Sono passati sette anni, sono state esperienze incredibili ma che ho vissuto da diciottenne. In tutti questi anni sono inevitabilmente cresciuto, musicalmente e testualmente ho cercato di modellare un qualcosa che non aveva una forma. Non saprei dirti che forma abbia ma è qualcosa che riconosco come mia. Musicultura, al di fuori del pregio, è importante per me. Riesce a darmi di nuovo la possibilità di presentarmi ma con una consapevolezza diversa; oltre a essere un’esperienza divertente, è un palco che dà peso alla musica e al testo, senza andare a sporcarli con tante cose che distraggono. Musica e testo e nient’altro sono esattamente le cose su cui cerco di lavorare da anni e sono contento di fare parte di un evento che capisca questa esigenza e dia la possibilità di spiegare, o quantomeno provare a farlo, ciò che piano piano cerchiamo di modellare.
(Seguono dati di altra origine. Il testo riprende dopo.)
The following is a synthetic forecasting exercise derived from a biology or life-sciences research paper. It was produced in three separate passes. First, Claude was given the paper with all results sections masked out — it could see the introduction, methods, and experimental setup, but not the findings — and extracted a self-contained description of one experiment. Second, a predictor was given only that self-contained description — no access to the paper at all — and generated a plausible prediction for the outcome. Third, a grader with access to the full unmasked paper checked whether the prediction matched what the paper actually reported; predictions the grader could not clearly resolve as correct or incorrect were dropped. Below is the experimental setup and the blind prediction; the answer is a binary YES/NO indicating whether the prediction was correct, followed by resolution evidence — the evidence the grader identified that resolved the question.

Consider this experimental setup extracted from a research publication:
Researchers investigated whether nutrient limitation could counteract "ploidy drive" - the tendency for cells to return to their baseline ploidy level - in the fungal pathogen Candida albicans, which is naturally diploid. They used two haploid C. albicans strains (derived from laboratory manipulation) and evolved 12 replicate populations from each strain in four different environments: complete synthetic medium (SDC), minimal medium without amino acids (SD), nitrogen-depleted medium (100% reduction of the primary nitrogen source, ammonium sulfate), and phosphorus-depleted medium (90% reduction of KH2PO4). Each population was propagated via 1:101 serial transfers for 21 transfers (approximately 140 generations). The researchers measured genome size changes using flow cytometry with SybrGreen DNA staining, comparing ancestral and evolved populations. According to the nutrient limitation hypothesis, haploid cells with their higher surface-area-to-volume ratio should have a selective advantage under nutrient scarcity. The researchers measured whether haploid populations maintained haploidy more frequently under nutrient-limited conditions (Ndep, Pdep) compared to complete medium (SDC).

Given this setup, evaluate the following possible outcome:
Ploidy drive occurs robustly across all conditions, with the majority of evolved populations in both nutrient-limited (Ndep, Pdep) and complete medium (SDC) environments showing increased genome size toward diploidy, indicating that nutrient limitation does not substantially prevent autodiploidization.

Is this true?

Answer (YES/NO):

Alle Audizioni Live hai accompagnato la tua voce solo con una chitarra. Ti esibisci sempre così o ci sono contesti in cui scegli una dimensione un po’ meno intima?
Ho un brano nel mio album, che uscirà a breve, che inizia con una chitarra classica e delle voci leggere e finisce con una band emo-punk. Amo i contesti intimi, mi permettono di trasformare anche posti grandi nel salotto di casa. Fino a oggi li ho sempre cercati e continuo a portarli avanti, ma adesso, parallelamente, presento al pubblico un progetto nuovo e diverso, con la mia band, per permettermi di far ascoltare l’album in modo completo.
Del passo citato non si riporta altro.